Language-Codec: Reducing the Gaps Between Discrete Codec Representation and Speech Language Models

Language-Codec: Reducing the Gaps Between Discrete Codec Representation and Speech Language Models

27 Apr 2024 | Shengpeng Ji, Minghui Fang, Ziyue Jiang, Siqi Zheng, Qian Chen, Rongjie Huang, Jialong Zuo, Shulei Wang, Zhou Zhao
The paper "Language-Codec: Reducing the Gaps Between Discrete Codec Representation and Speech Language Models" addresses the challenges in using discrete acoustic codecs for downstream speech language models. The authors identify several gaps, including the limited training data for codecs, the need for numerous codebooks, and the excessive information in the initial channel of codebooks. To address these issues, they propose Language-Codec, which introduces a Masked Channel Residual Vector Quantization (MCRVQ) mechanism, improved Fourier transform structures, larger training datasets, and optimized hyperparameters. The Language-Codec model achieves excellent audio reconstruction quality with only four codebook channels, outperforming competing audio compression algorithms across various metrics and datasets.
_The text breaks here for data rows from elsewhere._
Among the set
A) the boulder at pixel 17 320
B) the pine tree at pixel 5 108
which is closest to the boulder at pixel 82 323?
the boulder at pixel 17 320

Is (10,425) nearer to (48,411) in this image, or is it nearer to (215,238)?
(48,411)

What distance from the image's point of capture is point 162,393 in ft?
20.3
The paper also validates the efficiency of Language-Codec on downstream speech language models and provides open-source code and pre-trained models. The contributions of Language-Codec include its innovative MCRVQ structure, enhanced decoder structure, and superior performance in audio reconstruction and downstream tasks.The paper "Language-Codec: Reducing the Gaps Between Discrete Codec Representation and Speech Language Models" addresses the challenges in using discrete acoustic codecs for downstream speech language models. The authors identify several gaps, including the limited training data for codecs, the need for numerous codebooks, and the excessive information in the initial channel of codebooks. To address these issues, they propose Language-Codec, which introduces a Masked Channel Residual Vector Quantization (MCRVQ) mechanism, improved Fourier transform structures, larger training datasets, and optimized hyperparameters. The Language-Codec model achieves excellent audio reconstruction quality with only four codebook channels, outperforming competing audio compression algorithms across various metrics and datasets. The paper also validates the efficiency of Language-Codec on downstream speech language models and provides open-source code and pre-trained models. The contributions of Language-Codec include its innovative MCRVQ structure, enhanced decoder structure, and superior performance in audio reconstruction and downstream tasks.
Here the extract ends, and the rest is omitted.